Dua for the Last 10 Days of Ramadan: Words That Actually Matter Right Now
Somewhere around the 20th of Ramadan, something shifts. You're tired, genuinely tired, the kind that settles into your shoulders, and yet there's this weird pull to stay up anyway. To not waste the night. Most Muslims know that feeling and can't fully explain it to someone who hasn't lived through the month themselves.
These are the last ten days. And honestly, they're not just "important" in some general religious sense. They're the reason the whole month exists, in a way. The Prophet ﷺ treated them completely differently from the first twenty, more focused, more awake, more intentional. If he changed his pace for these nights, that tells us something worth paying attention to.

**Problem statement**
Resume the piece on dua for the last ten days of Ramadan, picking up right after its final sentence.

**Records provided**
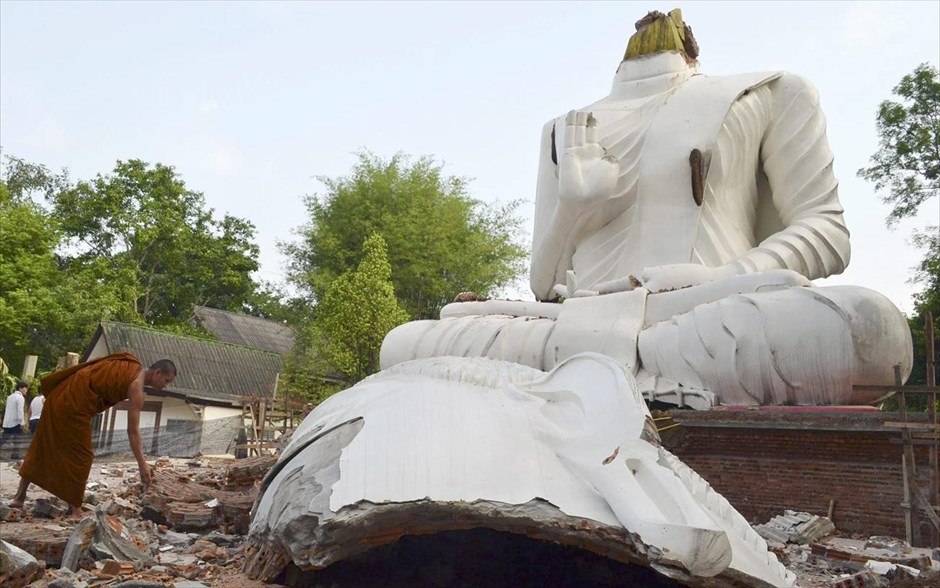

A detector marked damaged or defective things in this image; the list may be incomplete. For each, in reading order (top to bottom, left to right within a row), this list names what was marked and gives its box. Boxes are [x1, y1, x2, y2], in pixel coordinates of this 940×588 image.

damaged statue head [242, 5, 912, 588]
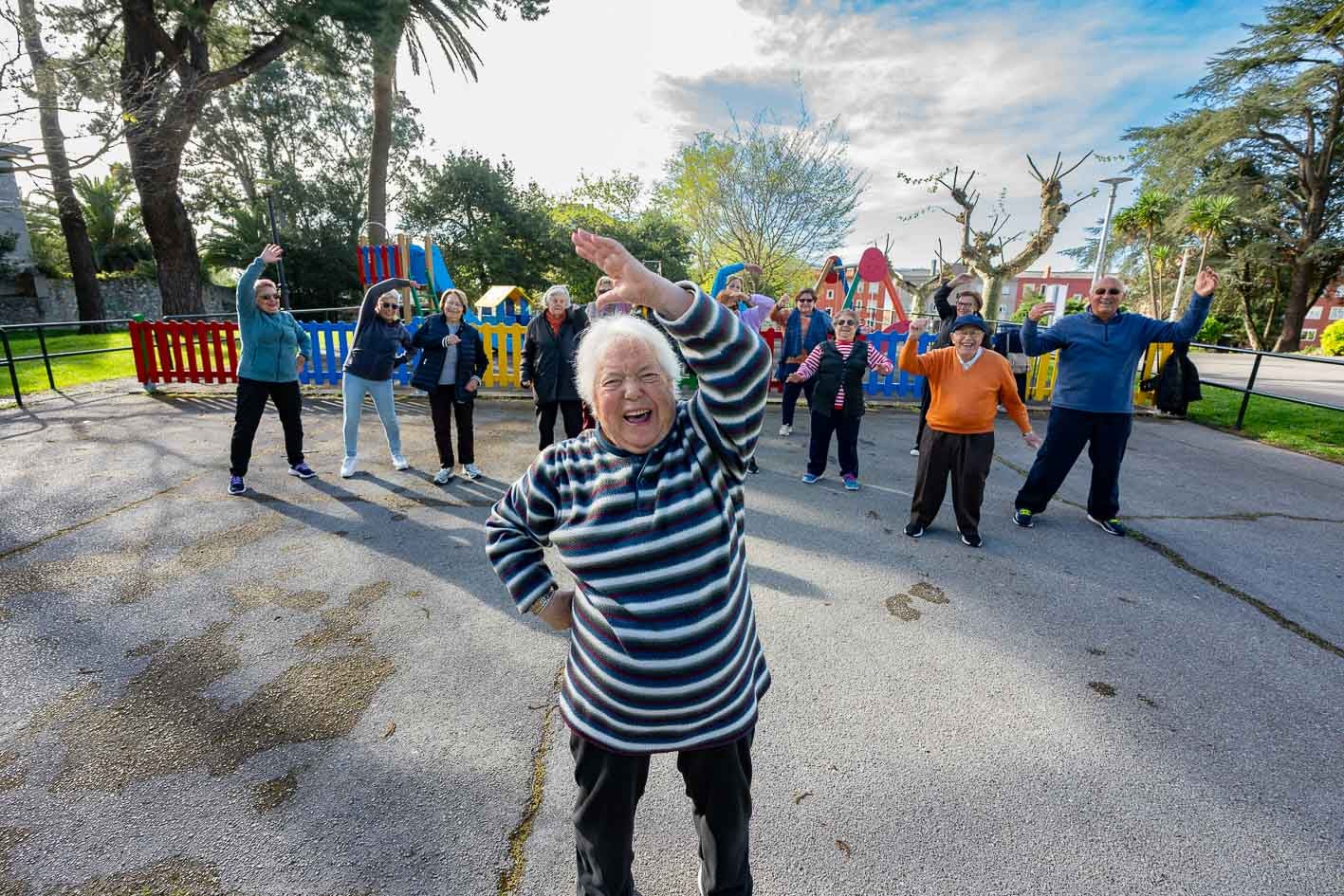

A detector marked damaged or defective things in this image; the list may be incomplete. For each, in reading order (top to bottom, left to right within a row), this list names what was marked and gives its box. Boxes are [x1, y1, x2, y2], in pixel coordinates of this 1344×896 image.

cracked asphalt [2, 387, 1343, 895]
---
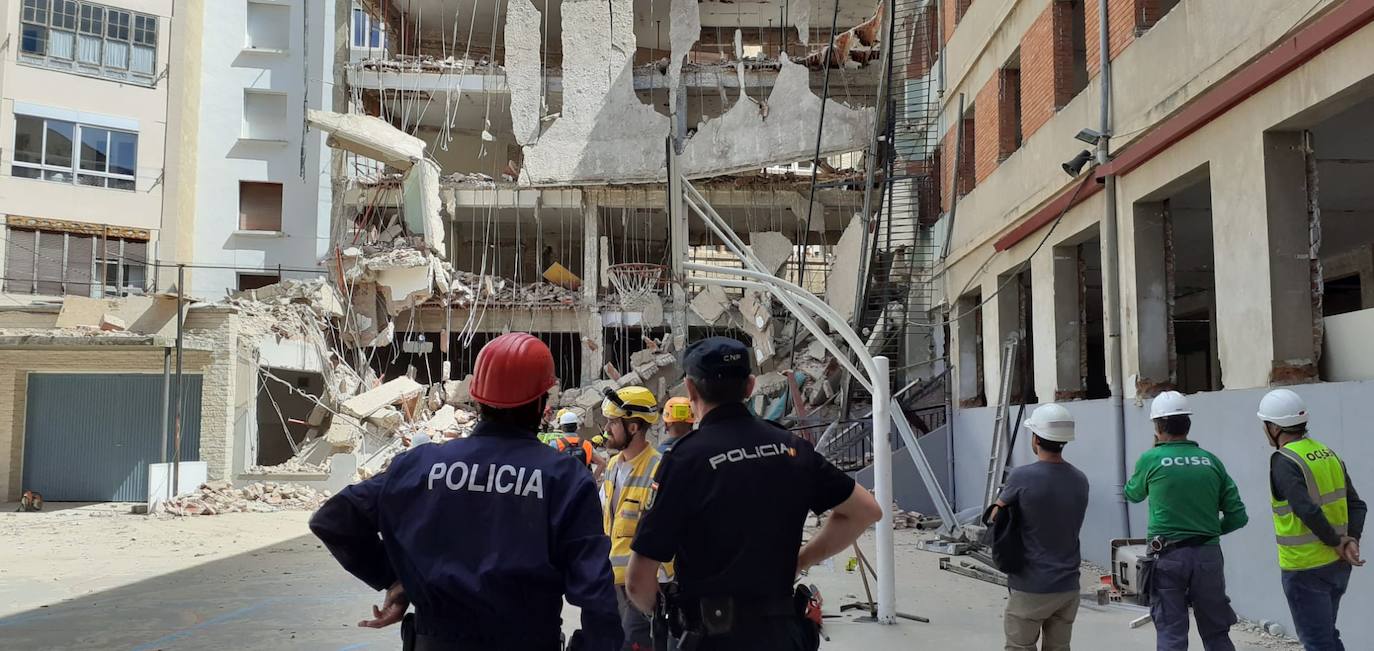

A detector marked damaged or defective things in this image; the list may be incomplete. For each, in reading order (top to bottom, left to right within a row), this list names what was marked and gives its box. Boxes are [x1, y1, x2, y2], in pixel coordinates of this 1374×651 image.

**Result of this task**
So what do you actually say? What duas matter most right now, and why does it matter which ones you say? That's what this is about, not a lecture, just a conversation. And if you want the bigger picture on approaching these days practically, Islamic Galaxy's guide on the last 10 days of Ramadan is worth reading alongside this.
The One Dua You Need to Know Cold
Aisha (RA) once asked the Prophet ﷺ a very direct question. She said: If I happen to catch Laylatul Qadr, if I'm awake on that night and I know it's the one, what should I say?
He didn't give her a list. He gave her one dua. Seven words in Arabic.
اللَّهُمَّ إِنَّكَ عَفُوٌّ تُحِبُّ الْعَفْوَ فَاعْفُ عَنِّي
Allahumma innaka 'afuwwun tuhibbul 'afwa fa'fu 'anni
"O Allah, You are the Most Forgiving, and You love forgiveness, so forgive me." Tirmidhi
What gets me about this is what he didn't say. He didn't say: ask for health. Ask for money. Ask your children to turn out okay. On the single most valuable night in the
Islamic calendar, a night the Quran says is better than a thousand months, which is over eighty years — the answer was: lead with forgiveness.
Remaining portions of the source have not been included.